SUPPLIED MATERIAL below:
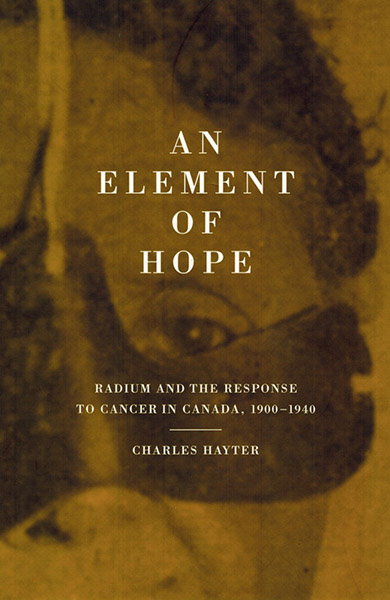 An element of hope. Radium and the response to cancer in Canada, 1900-1940. Charles Hayter
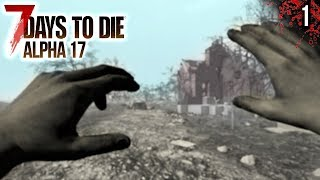 EMPEZANDO EN LA ALPHA 17!! | 7 DAYS TO DIE Alpha 17 Gameplay Español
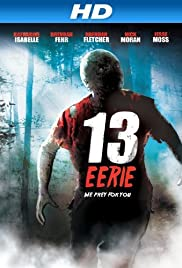 13 Eerie (2013) Poster - Movie Forum, Cast, Reviews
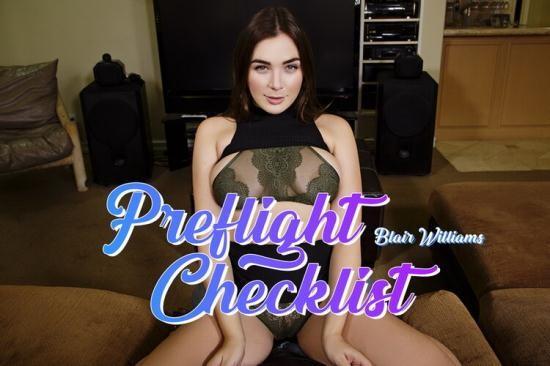 BaDoinkVR - Blair Williams - Preflight Checklist (UltraHD/2K/1920p/6.21 GB)
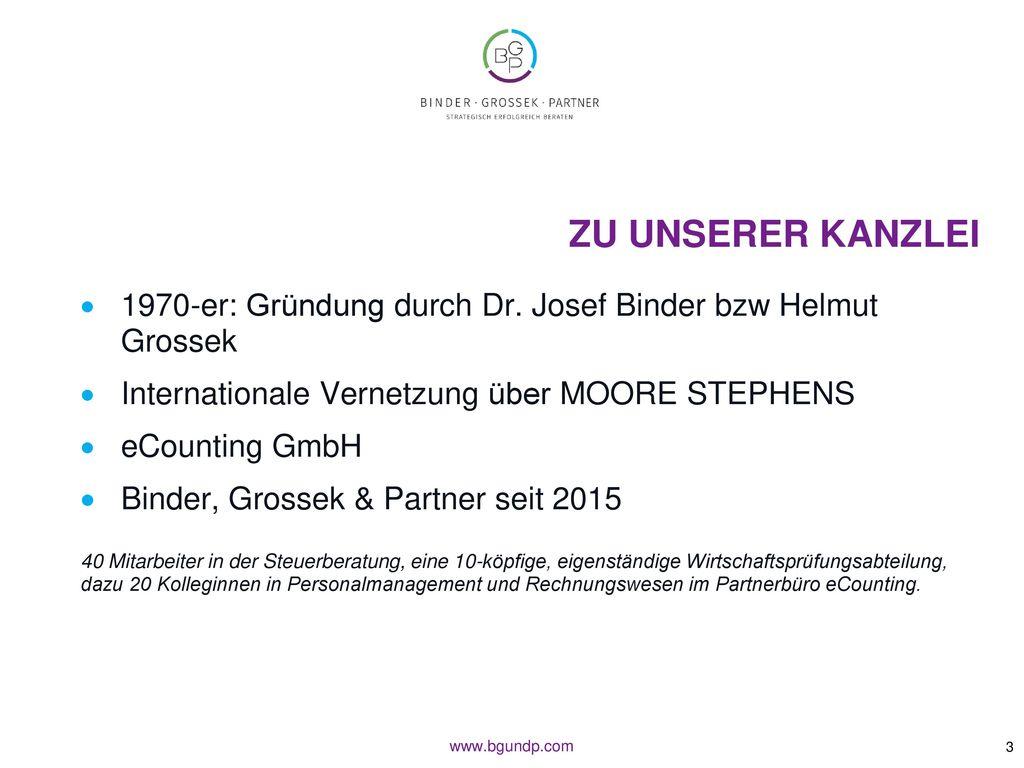 Zu unserer Kanzlei 1970-er: Gründung durch Dr. Josef Binder bzw Helmut Grossek. Internationale Vernetzung über MOORE STEPHENS.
End of SUPPLIED MATERIAL.
TASK DETAILS: Pictures omitted, give the entries again exactly.

ANSWER TO THE PROBLEM:
 An element of hope. Radium and the response to cancer in Canada, 1900-1940. Charles Hayter
 EMPEZANDO EN LA ALPHA 17!! | 7 DAYS TO DIE Alpha 17 Gameplay Español
 13 Eerie (2013) Poster - Movie Forum, Cast, Reviews
 BaDoinkVR - Blair Williams - Preflight Checklist (UltraHD/2K/1920p/6.21 GB)
 Zu unserer Kanzlei 1970-er: Gründung durch Dr. Josef Binder bzw Helmut Grossek. Internationale Vernetzung über MOORE STEPHENS.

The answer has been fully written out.